The resulting buffer is:

tensor([[[-1, -1, -1, -1, -1, -1, -1, -1],
         [-1,  0,  0,  0,  0,  0, -1, -1],
         [-1,  0,  0,  0,  0, -1,  1, -1],
         [-1,  0,  0,  0, -1,  1,  1, -1],
         [-1,  0,  0, -1,  1,  1,  1, -1],
         [-1,  0, -1,  1,  1,  1,  1, -1],
         [-1, -1,  1,  1,  1,  1,  1, -1],
         [-1, -1, -1, -1, -1, -1, -1, -1]]], device='cuda:0',
       dtype=torch.int32)

Note -1s on the diagonal strip of pixels between the two triangles. Since the triangles share the edge, there should not be a holes between them.
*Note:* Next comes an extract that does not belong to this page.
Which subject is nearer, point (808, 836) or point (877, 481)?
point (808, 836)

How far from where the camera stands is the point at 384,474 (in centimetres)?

And indeed, nvdiffrast, which uses hardware rasterizer, does not produce similar artefacts.

One curious detail is if we flip one of the triangles the problem seems to go away:

tris = torch.tensor(
    [
        [0, 1, 2],
        [3, 1, 2],
    ], device=device
).int()
rast_out = drtk.rasterize(verts, tris, height=8, width=8)
print(rast_out)

Output:

tensor([[[-1, -1, -1, -1, -1, -1, -1, -1],
         [-1,  0,  0,  0,  0,  0,  1, -1],
         [-1,  0,  0,  0,  0,  1,  1, -1],
         [-1,  0,  0,  0,  1,  1,  1, -1],
         [-1,  0,  0,  1,  1,  1,  1, -1],
         [-1,  0,  1,  1,  1,  1,  1, -1],
         [-1,  1,  1,  1,  1,  1,  1, -1],
         [-1, -1, -1, -1, -1, -1, -1, -1]]], device='cuda:0',
       dtype=torch.int32)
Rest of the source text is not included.